Is it good to turn green? It looks as if it will be good looking when it dries. The way it grew means that I can get one reasonably deep bowl and one shallow (or platter) from each section. Its about 190mm across.

I have enough for about sixteen bowls.


----------



## Pvt_Ryan (5 Jan 2011)

it's rubbish, you should send it to me and I'll burn it for you.. :roll:


----------



## Bodrighy (5 Jan 2011)

Big lumps of hazel are fairly rare. I find it a little soft but otherwise fine. It is also fairly stable. Makes good natural edged bowls. Turn the bowl into the bark with the tenon / recess on the flat part as in the pictures you have. They can be turned pretty thin and the bark tends to satay intact. This is hazel





Pete


----------



## gus3049 (5 Jan 2011)

Thanks,

I tried a couple. One small standard bowl and a natural edge as you suggested. Cuts very easily and hardly needs sanding. Would you wait to do the bottom until its dry? I made a jam chuck and used some rubber matting to cushion the bowl but forgot to clean it [email protected]!!! So I will now have to sand off the dirt that has attached itself to the walnut oil I put on. It seemed a good idea to help stop any splitting.

As it is SO wet (the sap was running up the chisels!) the rings I cut in the bottom are a bit woolly and will need cleaning up before finishing. Talking of which, how long should I leave it before putting the finish on??


----------



## gus3049 (5 Jan 2011)

Pvt_Ryan":12v6r8n0 said:


> it's rubbish, you should send it to me and I'll burn it for you.. :roll:


No no no - as I understand it, this is a FAIL.

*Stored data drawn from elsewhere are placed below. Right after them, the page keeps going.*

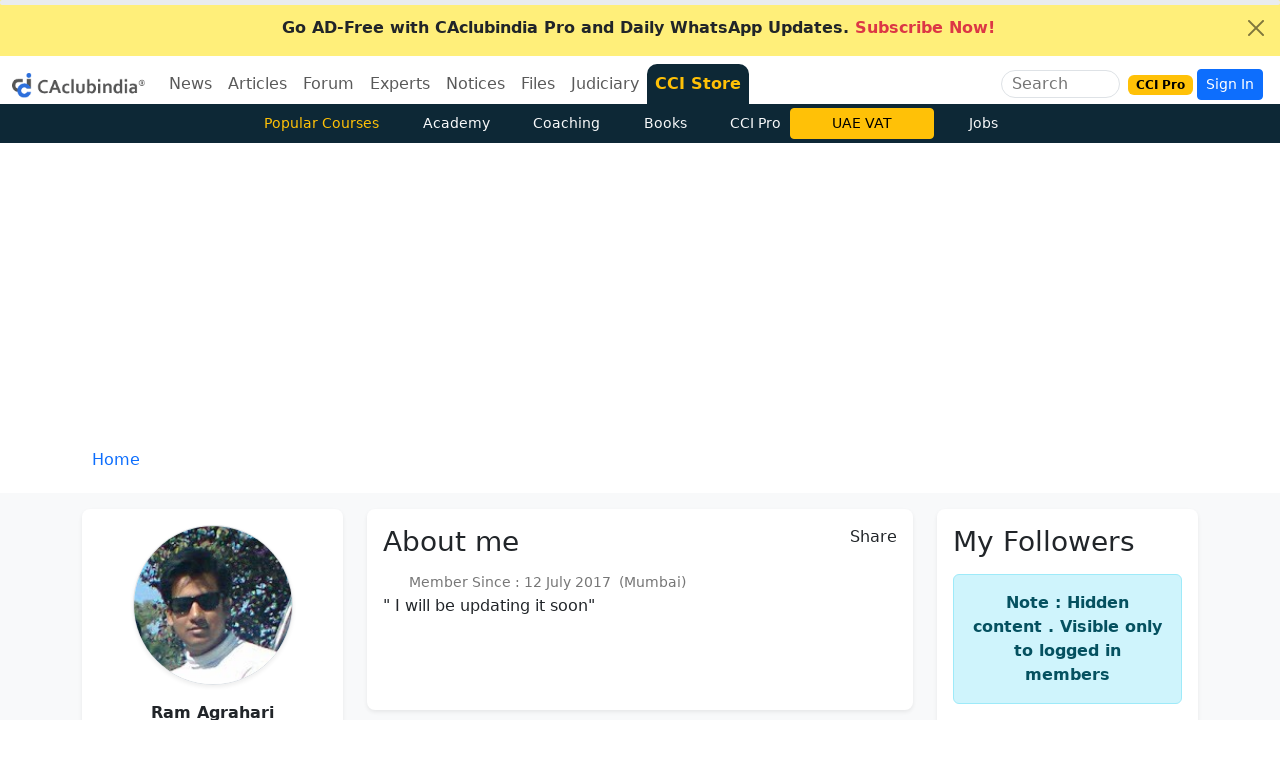

--- FILE ---
content_type: text/html; charset=utf-8
request_url: https://www.google.com/recaptcha/api2/aframe
body_size: 183
content:
<!DOCTYPE HTML><html><head><meta http-equiv="content-type" content="text/html; charset=UTF-8"></head><body><script nonce="8-Th2OXA3AaeAj9BdWQliQ">/** Anti-fraud and anti-abuse applications only. See google.com/recaptcha */ try{var clients={'sodar':'https://pagead2.googlesyndication.com/pagead/sodar?'};window.addEventListener("message",function(a){try{if(a.source===window.parent){var b=JSON.parse(a.data);var c=clients[b['id']];if(c){var d=document.createElement('img');d.src=c+b['params']+'&rc='+(localStorage.getItem("rc::a")?sessionStorage.getItem("rc::b"):"");window.document.body.appendChild(d);sessionStorage.setItem("rc::e",parseInt(sessionStorage.getItem("rc::e")||0)+1);localStorage.setItem("rc::h",'1768660024551');}}}catch(b){}});window.parent.postMessage("_grecaptcha_ready", "*");}catch(b){}</script></body></html>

You are a woodturner right? You take wood FROM the woodpile and make it into round things not the other way round!


----------



## gus3049 (5 Jan 2011)

Bodrighy":2qw1icdp said:


> Big lumps of hazel are fairly rare. I find it a little soft but otherwise fine. It is also fairly stable. Makes good natural edged bowls. Turn the bowl into the bark with the tenon / recess on the flat part as in the pictures you have. They can be turned pretty thin and the bark tends to satay intact. This is hazel
> 
> 
> 
> ...


Hi Pete,

Well I'm really enjoying turning this stuff. It shows no marks and cuts like butter. Great stuff. Three done this afternoon. How long would YOU leave them to dry out (ish) and perhaps you can confirm my query about when to do the bottom. It needs to be crisp so I assume it should be left until the wood is dryer?


----------



## Bodrighy (5 Jan 2011)

If you are turning it wet I'd turn it down t about 1" thick all over (that's important, keep it the same thickness all over) then wrap it in some paper and leave for a few months as it will warp. You can then put it back on and turn down. I have turned hazel after about 6 months from cutting and it has been fine as it is pretty stable but you always take a chance turning green wood that it will warp whatever it is IMHO.


Pete


----------